For the second set, which Nielsen called "The Ellington Hour," audience members could be forgiven if they forgot what great music had already transpired. Nielsen's special guest for the next hour-plus was trumpeter Bit Risner. Nielsen, a longtime music educator, has been a mentor to her since Risner was 9. She was a mainstay in Sarasota's globetrotting youth band, Jazz Juvenocracy. Now she's 18 and will follow the other Jazz Juvie alumni to college in the fall.
Risner has the poise and polish of a pro, solid trumpet chops and soulful vocals.

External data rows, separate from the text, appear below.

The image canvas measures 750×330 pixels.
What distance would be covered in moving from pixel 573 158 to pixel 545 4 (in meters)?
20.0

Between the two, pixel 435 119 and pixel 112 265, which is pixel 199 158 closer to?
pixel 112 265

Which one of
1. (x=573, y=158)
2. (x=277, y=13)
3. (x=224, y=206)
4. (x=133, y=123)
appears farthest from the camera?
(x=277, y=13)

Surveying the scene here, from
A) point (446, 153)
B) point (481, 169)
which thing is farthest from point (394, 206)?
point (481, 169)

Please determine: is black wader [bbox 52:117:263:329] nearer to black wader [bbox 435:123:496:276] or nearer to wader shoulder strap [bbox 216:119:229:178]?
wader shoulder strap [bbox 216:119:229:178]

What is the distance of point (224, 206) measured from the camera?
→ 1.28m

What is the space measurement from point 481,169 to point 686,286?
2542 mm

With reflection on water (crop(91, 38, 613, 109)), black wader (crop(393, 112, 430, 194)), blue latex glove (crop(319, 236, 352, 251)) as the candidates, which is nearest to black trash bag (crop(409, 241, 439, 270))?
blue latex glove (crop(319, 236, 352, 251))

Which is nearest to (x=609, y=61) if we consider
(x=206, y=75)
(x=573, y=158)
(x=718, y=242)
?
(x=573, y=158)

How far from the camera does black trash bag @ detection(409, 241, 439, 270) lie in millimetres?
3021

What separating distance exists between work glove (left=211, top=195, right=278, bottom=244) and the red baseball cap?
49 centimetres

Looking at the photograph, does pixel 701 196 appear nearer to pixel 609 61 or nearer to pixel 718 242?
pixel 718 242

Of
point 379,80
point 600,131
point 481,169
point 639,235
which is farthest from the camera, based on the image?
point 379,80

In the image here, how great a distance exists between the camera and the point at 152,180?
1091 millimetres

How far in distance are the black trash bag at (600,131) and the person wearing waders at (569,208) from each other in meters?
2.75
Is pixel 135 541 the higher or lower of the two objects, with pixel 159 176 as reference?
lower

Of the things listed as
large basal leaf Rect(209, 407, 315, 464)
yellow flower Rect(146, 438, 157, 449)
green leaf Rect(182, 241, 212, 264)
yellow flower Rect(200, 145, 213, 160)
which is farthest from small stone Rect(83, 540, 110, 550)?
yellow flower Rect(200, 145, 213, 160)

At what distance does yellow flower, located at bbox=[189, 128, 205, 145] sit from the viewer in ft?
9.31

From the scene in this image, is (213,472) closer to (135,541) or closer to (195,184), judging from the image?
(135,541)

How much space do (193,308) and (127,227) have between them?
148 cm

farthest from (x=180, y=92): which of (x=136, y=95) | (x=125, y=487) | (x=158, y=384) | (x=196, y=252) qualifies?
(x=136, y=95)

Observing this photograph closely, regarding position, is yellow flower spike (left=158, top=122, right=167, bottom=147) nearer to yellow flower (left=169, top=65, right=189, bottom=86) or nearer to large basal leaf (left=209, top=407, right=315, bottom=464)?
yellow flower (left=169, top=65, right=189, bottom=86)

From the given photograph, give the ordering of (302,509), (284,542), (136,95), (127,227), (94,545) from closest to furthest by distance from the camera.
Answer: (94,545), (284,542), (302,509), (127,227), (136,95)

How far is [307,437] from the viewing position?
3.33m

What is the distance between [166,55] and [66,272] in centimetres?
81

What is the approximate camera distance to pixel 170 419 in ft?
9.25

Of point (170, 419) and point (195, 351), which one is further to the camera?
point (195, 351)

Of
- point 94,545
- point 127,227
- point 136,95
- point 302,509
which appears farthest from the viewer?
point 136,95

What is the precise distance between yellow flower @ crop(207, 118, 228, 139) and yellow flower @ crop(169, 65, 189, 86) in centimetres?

|Nielsen, Risner, Ellison|
For the final set, the band played vintage tunes from the Duke Ellington Songbook that Nielsen had arranged for Jazz Juvenocracy. They included "Cotton Club Stomp," "Black and Tan Fantasy," "Perdido," "St. Louis Toodle-O," "Take the A Train," the blues "Rocks in My Bed" (one of Bit's two vocal features), "I Let a Song Go Out of My Heart," and "It Don't Mean a Thing (If it Ain't Got That Swing)."
"Concerto for Cootie," written for Ellington trumpeter Cootie Williams, was a splendid spotlight piece for Risner. Similarly "Isfahan," a Johnny Hodges feature from Ellington and Billy Strayhorn's "Far East Suite," showcased Ellison's alto sax mastery. The sextet closed the afternoon with Duke's most requested composition, "Mood Indigo."
The Nielsen/Risner collaboration drew a record crowd of more than 155 to the venue. Supplemental seating spilled out into two hallways, and there were also a few standing wherever they could find a spot. What a splendid way to open the 2015 portion of the club's concert season.